## [Goal of the exercise]
Without the pictures, output the records below word for word.

### Given records

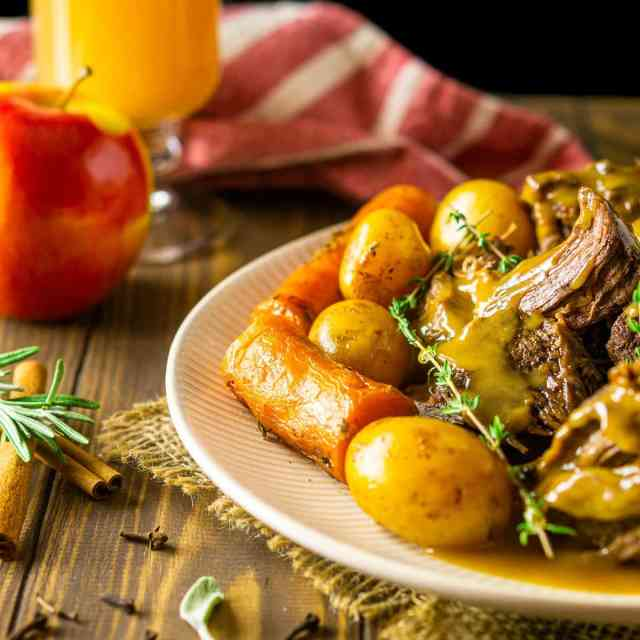 A plate of apple cider pot roast with gravy and a glass of apple cider with an apple in the background.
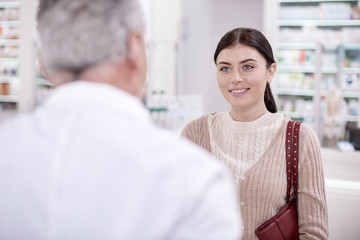 Help me. Cheerful female client smiling while talking to pharmacist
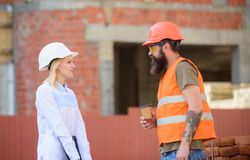 Relationships between construction clients and participants of building industry. Woman engineer and brutal builder. Communicate construction site background stock photography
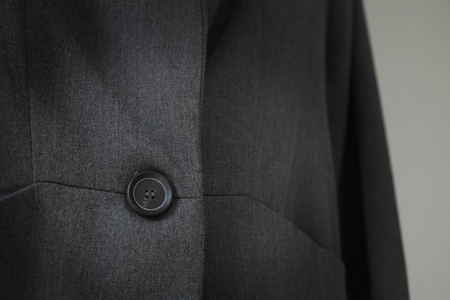tailored: black suit background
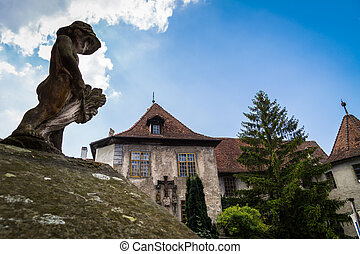 Castle in Meersburg, a small statue in the foreground.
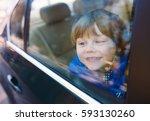 baby boy in the car. | Shutterstock . vector #593130260
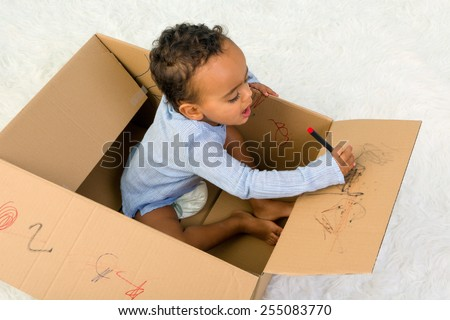 Mixed race little toddler boy sitting in a cardboard box playing with crayons - stock photo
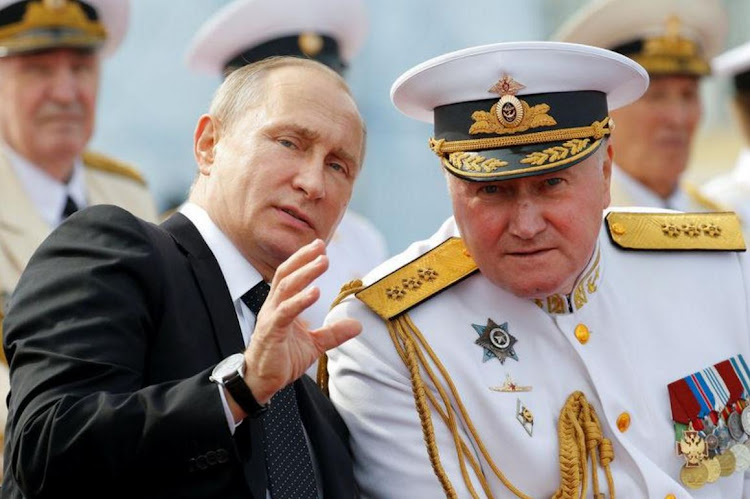 Russian President Vladimir Putin speaks with Commander-in-Chief of the Russian Navy Admiral Vladimir Korolev. Picture: REUTERS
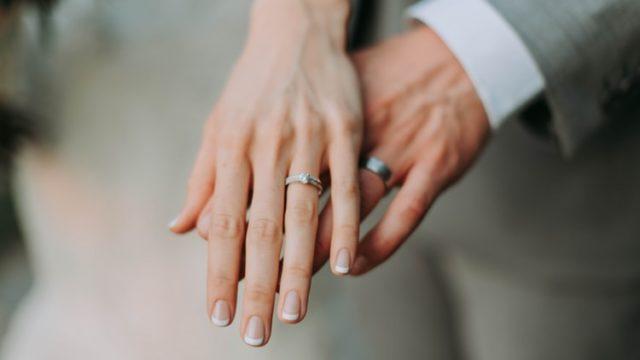結婚指輪をはめた手を重ねる夫婦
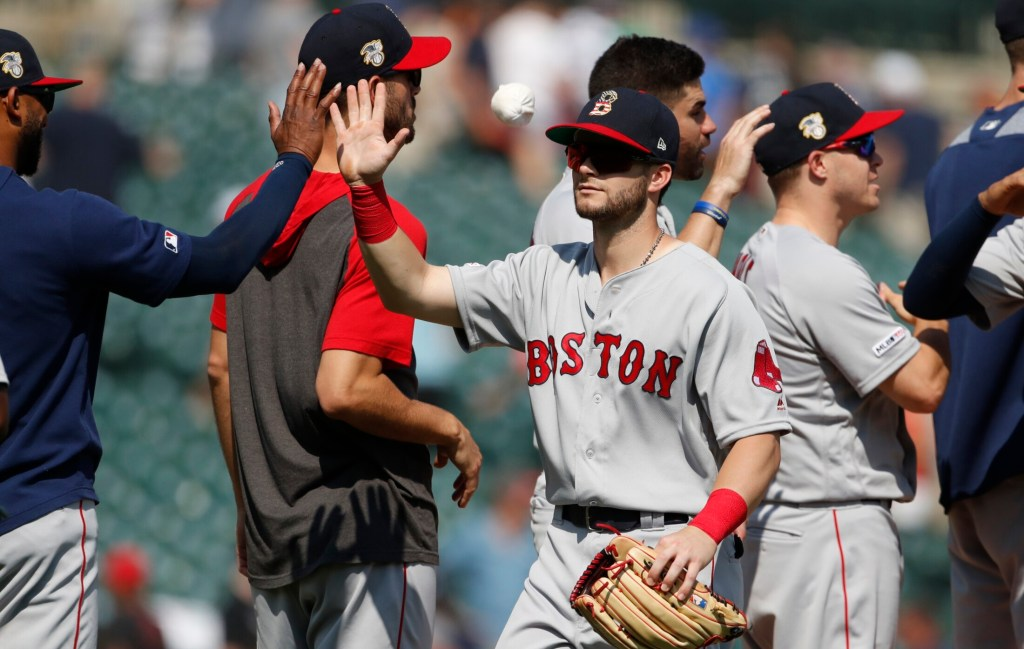 Andrew Benintendi and the Red Sox celebrate after beating the Detroit Tigers for their fifth win in six games on Sunday. Boston gained some momentum heading into the All-Star break, sweeping the Tigers.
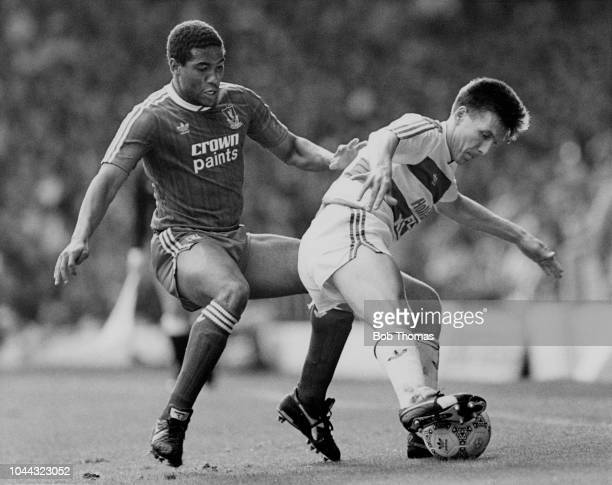Queens Park Rangers defender Warren Neill is challenged by Liverpool winger John Barnes during their Division One football match held at Anfield...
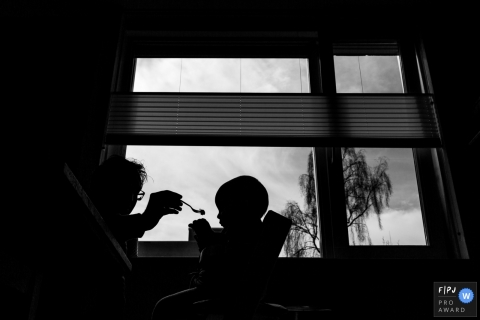 The silhouette of a father feeding his son can be seen in this photograph created by a Modena family photojournalist.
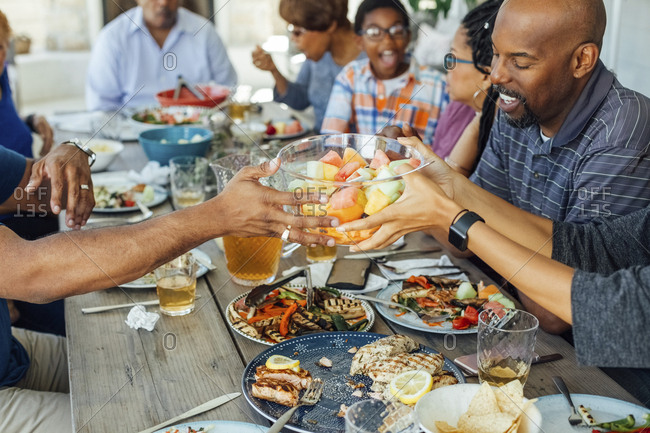Family passing bowl of fruit salad while having lunch at table on patio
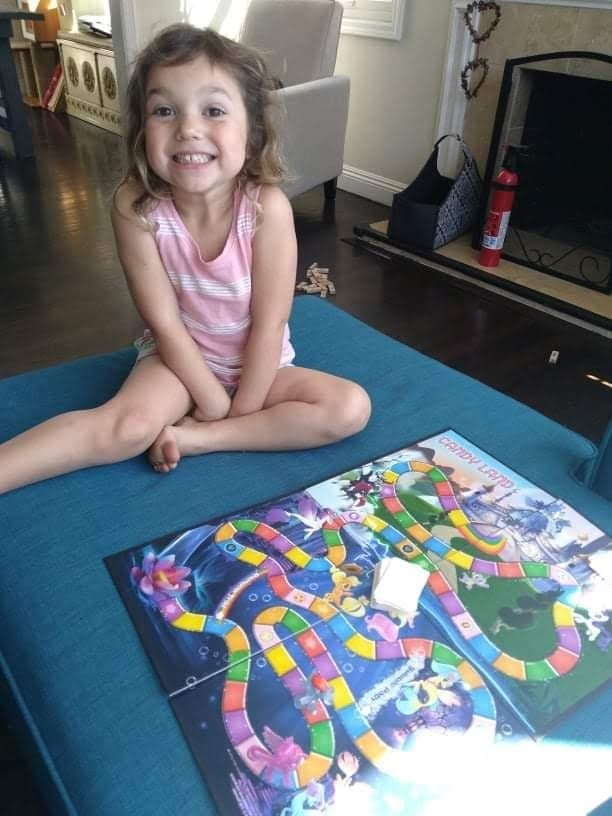 little girl playing candyland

######

## [Answer for the task]
 A plate of apple cider pot roast with gravy and a glass of apple cider with an apple in the background.
 Help me. Cheerful female client smiling while talking to pharmacist
 Relationships between construction clients and participants of building industry. Woman engineer and brutal builder. Communicate construction site background stock photography
tailored: black suit background
 Castle in Meersburg, a small statue in the foreground.
 baby boy in the car. | Shutterstock . vector #593130260
 Mixed race little toddler boy sitting in a cardboard box playing with crayons - stock photo
 Russian President Vladimir Putin speaks with Commander-in-Chief of the Russian Navy Admiral Vladimir Korolev. Picture: REUTERS
結婚指輪をはめた手を重ねる夫婦
 Andrew Benintendi and the Red Sox celebrate after beating the Detroit Tigers for their fifth win in six games on Sunday. Boston gained some momentum heading into the All-Star break, sweeping the Tigers.
Queens Park Rangers defender Warren Neill is challenged by Liverpool winger John Barnes during their Division One football match held at Anfield...
 The silhouette of a father feeding his son can be seen in this photograph created by a Modena family photojournalist.
Family passing bowl of fruit salad while having lunch at table on patio
 little girl playing candyland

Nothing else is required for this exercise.